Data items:
☆ ☆ ☆ ☆
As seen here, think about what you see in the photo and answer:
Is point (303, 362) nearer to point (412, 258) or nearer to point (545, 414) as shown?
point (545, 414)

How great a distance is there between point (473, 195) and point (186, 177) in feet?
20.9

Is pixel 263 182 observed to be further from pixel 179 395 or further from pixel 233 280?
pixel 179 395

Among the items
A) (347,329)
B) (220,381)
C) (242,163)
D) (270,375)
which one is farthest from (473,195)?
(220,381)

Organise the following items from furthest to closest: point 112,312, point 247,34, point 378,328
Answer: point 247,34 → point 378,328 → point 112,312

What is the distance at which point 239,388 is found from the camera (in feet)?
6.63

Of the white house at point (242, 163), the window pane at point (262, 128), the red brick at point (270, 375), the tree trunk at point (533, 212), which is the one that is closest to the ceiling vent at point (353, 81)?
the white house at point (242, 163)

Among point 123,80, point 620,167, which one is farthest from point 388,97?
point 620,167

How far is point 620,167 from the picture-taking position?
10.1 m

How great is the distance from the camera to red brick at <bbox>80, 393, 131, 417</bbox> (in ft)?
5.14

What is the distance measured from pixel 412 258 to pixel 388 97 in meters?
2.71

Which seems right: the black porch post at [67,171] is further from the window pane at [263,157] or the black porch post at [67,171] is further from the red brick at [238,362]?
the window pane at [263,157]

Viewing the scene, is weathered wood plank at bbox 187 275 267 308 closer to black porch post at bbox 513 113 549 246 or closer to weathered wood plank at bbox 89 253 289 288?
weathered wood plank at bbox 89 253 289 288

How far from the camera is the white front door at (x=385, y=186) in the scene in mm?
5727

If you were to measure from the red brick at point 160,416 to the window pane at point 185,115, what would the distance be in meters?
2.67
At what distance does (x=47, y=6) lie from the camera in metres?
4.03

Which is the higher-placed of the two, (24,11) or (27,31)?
☆ ☆ ☆ ☆
*Exercise brief*
Write out the lines of the listing above, starting at the line that contains "Among the items" and ending at the line that contains "Answer: point 247,34", both included, with no changes.

*Exercise solution*
Among the items
A) (347,329)
B) (220,381)
C) (242,163)
D) (270,375)
which one is farthest from (473,195)?
(220,381)

Organise the following items from furthest to closest: point 112,312, point 247,34, point 378,328
Answer: point 247,34 → point 378,328 → point 112,312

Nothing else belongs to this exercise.